At the start of April, Travis Sanchez, an epidemiologist at Emory University, carried out an online survey of around 1,000 men about their private life.
He quickly added a disturbing warning: a quarter of the men said they had experienced problems getting tested for sexually transmitted diseases, because thousands of centers that used to provide them have closed down. That means that those people still still involved in physically intimate activities have no idea about their status, which Sanchez warned is a potential ticking bomb.
“It’s very likely that people’s risk behaviors will resume before they will have full access to prevention services,” he said. “And I think that combination could lead to increases in HIV transmission.”
The full impact of the pandemic on HIV transmission will not be known before next year, when the Centers for Diseases Control and Prevention (CDC) publishes its statistics on 2020 infections.
But numerous experts and healthcare professionals fear a step backward, a year after United States announced the goal of cutting the number of new infections by 75 percent by the year 2025.
In Washington, a city that has been hit hard by HIV, the Whitman-Walker clinic has had to stop its daily walk-in tests for the virus and other sexually transmitted infections (STIs) like syphilis, gonorrhea and chlamydia.
Around 50 people used to come in every day to get tested and for many it had become a routine check-up carried out every three months.
“All those folks are going without testing,” said nurse practitioner Amanda Cary, who now only sees symptomatic patients by appointment. “I do think there’s going to be a rise in STIs,” she said.

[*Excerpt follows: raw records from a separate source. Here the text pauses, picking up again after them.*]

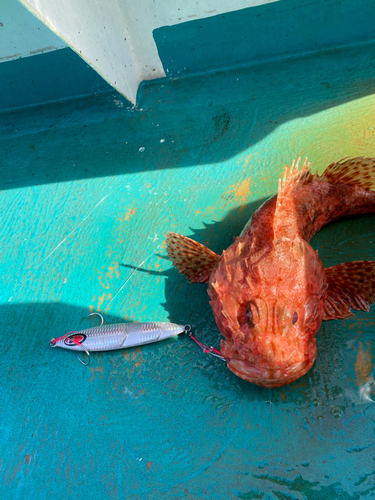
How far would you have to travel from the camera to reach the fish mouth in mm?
2125

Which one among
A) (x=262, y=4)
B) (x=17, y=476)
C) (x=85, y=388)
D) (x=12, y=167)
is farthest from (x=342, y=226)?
(x=12, y=167)

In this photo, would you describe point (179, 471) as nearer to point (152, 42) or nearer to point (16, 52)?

The CDC said it was expecting a drop in the number of STIs being diagnosed in the short term, “but an increase in the long-term once restrictions lift and more people are screened and tested again.”
It said that for HIV, “the decrease in the availability of testing and limited access to treatment and prevention services may result in more infections and poor health outcomes in the long run.”
In San Francisco, Doctor Matthew Spinelli worries about the homeless, or those who lack the connectivity to take part in the televisits that have replaced in-person visits to health centers.
“People are just scared of a hospital right now, so I’m pretty worried,” said Spinelli, who practices at the city’s largest hospital. His clinic is also following some 3,000 people living with HIV.
He fears that in the chaos of the pandemic, some of them are not going to pharmacies or taking their daily medication, which could allow their viral load to shoot up and make the patients to become contagious again. “I’m worried that their mental health or substance use may be worsening in this environment and hence their pill taking adherence is worse,” he told.
“On the balance it is probably going to worsen the HIV epidemic, that would be my prediction, both in this country, and worldwide,” Spinelli said.
But by forcing healthcare professionals to improvise, the pandemic will also bring about other lasting, positive changes in prevention strategies. Telemedicine will become commonplace, for one thing. Needle exchange programs are already handing out more syringes at one time, and even shipping them out by mail.
The use of home HIV test kits, which have been around for years but have been under-utilized, will spread, said Stephen Lee, director of Nastad, an association of public health officials who specialize in HIV.
The CDC is pushing home-testing, and both Florida and Tennessee are considering implementing it, he said.